LinuxQuestions.org (/questions/)
-   Linux - General (https://www.linuxquestions.org/questions/linux-general-1/)
-   -   Ubuntu server crashes, unknown errors on console only (https://www.linuxquestions.org/questions/linux-general-1/ubuntu-server-crashes-unknown-errors-on-console-only-790641/)

swordphsh 02-21-2010 06:50 PM

Ubuntu server crashes, unknown errors on console only
 
2 Attachment(s)
Hi, I have a computer running Ubuntu Server 8.04 32bit. It has a few hard drives configured with a partition for the root OS and the rest of the space is configured in a LVM and formatted as XFS.

About every two weeks or so, the box goes "dead" and I receive these errors on my serial console screen. It is completely unresponsive except for a hard reboot/power.

I have attached two screen shots of the serial console from today, but the errors are usually similar to them. I tried running in recovery mode and fsck'ing both partitions with the xfs check/repair utility, but the problem persists. I'm not sure if it makes a difference, but this usually happens on days that I torrent about 20GB up and down...legally, of course.

Any help would be appreciated. Thanks in advance.

irmin 02-22-2010 04:54 AM

Can you post a few lines from above the screenshot?

It looks as there is a bug in the XFS kernel module. Another possibility for the error is malicious RAM or so. Try to run memtest86+ to check, that your RAM is ok.

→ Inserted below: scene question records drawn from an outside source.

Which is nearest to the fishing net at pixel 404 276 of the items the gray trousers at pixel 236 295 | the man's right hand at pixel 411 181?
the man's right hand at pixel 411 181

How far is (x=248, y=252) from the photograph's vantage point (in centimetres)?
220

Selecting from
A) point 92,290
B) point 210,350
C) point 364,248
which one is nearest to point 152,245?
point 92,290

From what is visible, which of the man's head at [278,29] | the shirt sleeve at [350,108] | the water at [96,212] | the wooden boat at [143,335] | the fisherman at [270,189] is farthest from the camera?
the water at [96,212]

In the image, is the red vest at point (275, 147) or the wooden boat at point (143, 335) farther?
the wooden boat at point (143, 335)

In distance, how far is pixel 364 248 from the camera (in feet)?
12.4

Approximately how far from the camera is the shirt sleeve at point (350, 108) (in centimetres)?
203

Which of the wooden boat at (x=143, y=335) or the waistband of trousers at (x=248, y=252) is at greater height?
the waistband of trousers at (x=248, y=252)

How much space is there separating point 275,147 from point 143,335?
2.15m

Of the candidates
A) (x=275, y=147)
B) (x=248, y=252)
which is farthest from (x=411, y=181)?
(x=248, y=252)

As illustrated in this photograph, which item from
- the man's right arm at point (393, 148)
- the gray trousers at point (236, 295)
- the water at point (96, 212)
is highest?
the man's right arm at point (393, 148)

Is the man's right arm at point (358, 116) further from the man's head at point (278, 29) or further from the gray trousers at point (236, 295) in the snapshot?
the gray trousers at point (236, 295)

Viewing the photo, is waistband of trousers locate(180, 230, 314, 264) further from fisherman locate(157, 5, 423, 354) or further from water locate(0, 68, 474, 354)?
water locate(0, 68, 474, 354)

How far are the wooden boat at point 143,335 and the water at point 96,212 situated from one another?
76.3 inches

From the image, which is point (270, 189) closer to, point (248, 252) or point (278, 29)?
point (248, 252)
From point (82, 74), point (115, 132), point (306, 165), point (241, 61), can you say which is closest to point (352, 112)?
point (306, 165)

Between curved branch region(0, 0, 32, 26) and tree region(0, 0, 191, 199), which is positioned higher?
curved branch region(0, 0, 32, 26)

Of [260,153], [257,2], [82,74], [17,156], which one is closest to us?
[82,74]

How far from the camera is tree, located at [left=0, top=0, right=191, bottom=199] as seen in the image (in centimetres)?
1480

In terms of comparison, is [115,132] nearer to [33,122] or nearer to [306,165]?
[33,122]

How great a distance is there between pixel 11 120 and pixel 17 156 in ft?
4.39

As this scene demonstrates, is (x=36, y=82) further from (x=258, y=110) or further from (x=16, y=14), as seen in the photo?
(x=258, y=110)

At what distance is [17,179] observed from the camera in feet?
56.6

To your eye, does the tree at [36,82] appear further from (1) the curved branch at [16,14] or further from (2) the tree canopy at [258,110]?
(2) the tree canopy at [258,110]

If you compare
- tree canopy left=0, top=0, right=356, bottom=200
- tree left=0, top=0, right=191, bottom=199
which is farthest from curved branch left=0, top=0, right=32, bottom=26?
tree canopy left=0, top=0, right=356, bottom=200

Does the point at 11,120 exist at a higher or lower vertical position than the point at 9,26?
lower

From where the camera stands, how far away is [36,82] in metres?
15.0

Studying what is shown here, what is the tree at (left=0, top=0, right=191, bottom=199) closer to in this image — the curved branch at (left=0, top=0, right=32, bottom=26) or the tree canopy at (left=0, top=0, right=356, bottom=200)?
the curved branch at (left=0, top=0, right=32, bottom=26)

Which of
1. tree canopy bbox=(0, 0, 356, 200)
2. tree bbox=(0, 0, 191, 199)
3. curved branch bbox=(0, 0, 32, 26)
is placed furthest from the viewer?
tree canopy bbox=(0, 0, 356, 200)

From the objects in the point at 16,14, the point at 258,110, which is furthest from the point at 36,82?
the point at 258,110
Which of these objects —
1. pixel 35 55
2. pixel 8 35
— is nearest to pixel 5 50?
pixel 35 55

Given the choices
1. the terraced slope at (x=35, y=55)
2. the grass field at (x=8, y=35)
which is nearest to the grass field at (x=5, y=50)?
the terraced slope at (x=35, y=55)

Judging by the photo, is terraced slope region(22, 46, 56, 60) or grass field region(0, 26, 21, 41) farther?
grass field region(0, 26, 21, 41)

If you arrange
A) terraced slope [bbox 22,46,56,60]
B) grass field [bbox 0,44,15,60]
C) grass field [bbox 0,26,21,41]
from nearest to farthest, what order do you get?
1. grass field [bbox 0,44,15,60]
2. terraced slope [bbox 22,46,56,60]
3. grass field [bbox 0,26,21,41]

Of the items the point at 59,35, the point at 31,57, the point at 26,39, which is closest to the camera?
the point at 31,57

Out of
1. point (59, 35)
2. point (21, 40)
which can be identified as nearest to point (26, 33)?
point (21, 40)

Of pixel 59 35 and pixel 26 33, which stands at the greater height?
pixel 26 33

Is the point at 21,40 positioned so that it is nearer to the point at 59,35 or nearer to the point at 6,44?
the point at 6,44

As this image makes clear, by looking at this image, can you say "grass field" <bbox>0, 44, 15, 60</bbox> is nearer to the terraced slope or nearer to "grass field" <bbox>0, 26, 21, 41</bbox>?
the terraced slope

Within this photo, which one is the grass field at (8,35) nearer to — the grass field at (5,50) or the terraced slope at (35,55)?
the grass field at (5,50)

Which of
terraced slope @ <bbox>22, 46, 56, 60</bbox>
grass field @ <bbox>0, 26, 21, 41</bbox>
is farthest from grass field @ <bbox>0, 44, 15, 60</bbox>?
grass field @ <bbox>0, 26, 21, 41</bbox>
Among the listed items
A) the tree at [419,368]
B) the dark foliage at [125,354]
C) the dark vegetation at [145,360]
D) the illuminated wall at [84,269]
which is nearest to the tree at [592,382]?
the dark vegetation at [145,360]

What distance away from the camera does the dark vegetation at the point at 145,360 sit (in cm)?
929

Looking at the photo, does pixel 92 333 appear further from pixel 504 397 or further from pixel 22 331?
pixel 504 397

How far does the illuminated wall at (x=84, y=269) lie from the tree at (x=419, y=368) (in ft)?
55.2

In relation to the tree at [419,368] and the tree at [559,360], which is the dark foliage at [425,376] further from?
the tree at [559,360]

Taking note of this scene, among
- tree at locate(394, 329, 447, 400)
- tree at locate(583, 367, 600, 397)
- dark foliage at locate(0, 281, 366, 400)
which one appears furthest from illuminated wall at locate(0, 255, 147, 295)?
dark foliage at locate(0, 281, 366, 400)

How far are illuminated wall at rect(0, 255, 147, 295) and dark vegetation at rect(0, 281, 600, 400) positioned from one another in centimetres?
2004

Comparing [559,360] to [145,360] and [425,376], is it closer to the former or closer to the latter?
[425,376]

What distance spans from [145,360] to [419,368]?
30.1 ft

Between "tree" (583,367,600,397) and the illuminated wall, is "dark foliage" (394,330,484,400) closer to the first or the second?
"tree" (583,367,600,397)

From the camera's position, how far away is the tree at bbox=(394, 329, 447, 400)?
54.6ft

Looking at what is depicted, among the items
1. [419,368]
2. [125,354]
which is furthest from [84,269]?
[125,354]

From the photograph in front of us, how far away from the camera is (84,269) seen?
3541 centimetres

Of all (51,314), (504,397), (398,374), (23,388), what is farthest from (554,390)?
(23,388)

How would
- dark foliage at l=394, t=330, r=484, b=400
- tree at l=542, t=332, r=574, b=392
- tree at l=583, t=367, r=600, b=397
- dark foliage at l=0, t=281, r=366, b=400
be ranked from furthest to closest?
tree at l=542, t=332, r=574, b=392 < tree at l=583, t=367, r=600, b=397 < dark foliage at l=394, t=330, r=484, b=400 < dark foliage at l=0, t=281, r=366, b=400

swordphsh 02-22-2010 12:00 PM

Quote:

Can you post a few lines from above the screenshot?
I'm not sure what you're asking...Do you want me to type the error messages into a post? The screenshots are the only record I have of the errors, I can't find them in any logs.

Quote:

It looks as there is a bug in the XFS kernel module. Another possibility for the error is malicious RAM or so. Try to run memtest86+ to check, that your RAM is ok.
Malicious, as in bad RAM? I'll give that a try later tonight.

Thanks for the quick response.

irmin 02-22-2010 12:24 PM

You screenshots begin with "Call Trace:". Normally there are some lines above, that belong to the error dump too. They identify the source of the error, like NULL pointer dereference or illegal instruction, inability to handle a paging request, ...

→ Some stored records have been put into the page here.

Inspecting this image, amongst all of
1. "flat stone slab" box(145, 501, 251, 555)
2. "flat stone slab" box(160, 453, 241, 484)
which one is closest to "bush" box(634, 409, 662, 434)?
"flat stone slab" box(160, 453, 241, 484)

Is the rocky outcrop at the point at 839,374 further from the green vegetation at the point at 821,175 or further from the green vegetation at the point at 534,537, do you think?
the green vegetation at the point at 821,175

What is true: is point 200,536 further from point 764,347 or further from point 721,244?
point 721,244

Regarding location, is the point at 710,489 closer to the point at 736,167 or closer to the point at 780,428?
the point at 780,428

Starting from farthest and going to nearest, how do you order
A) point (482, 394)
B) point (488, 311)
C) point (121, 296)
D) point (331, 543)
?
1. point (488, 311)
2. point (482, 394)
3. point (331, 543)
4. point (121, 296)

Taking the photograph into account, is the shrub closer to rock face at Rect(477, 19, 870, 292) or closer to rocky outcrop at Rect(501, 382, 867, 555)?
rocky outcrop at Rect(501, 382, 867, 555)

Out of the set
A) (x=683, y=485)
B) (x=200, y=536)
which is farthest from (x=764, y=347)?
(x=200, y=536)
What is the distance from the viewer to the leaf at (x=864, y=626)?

If the log on the serial console can be saved, then it'll be useful, if you can post the lines.

http://upload.wikimedia.org/wikipedi...l_panic-v2.jpg and
http://www.roberthancock.com/kerneloops.png provides an example of a kernel panic dump

swordphsh 02-22-2010 12:48 PM

Quote:

If the log on the serial console can be saved, then it'll be useful, if you can post the lines.
I configured logging on the serial console. I'll post the results when it happens again.

Thanks again.

swordphsh 02-25-2010 07:40 PM

2 Attachment(s)
I'm not sure if this is the same error, but the error messages look similar. The logging didn't work, but I did manage to grab some screenshots. It appears to be constantly spamming this "set" of errors every...11 seconds...I guess. Also, I was able to use SysRq over serial to shut everything down and reboot the machine, normally it is completely unresponsive and does not repeat any errors like it did this time.

I haven't had a chance to run Memtest yet because it's headless at a remote location and I can't figure out how to run it over serial.

Thanks again.

swordphsh 02-27-2010 02:58 PM

*Bump* Can anyone help me out here please?

syg00 02-27-2010 05:02 PM

Might be memory allocation. Knock up a script to save /proc/meminfo and /proc/slabinfo every hour or two - with a date/time header . Make sure you get it before and after any of those torrent runs. Should allow you to simply see any oddball jumps.


All times are GMT -5. The time now is 05:08 AM.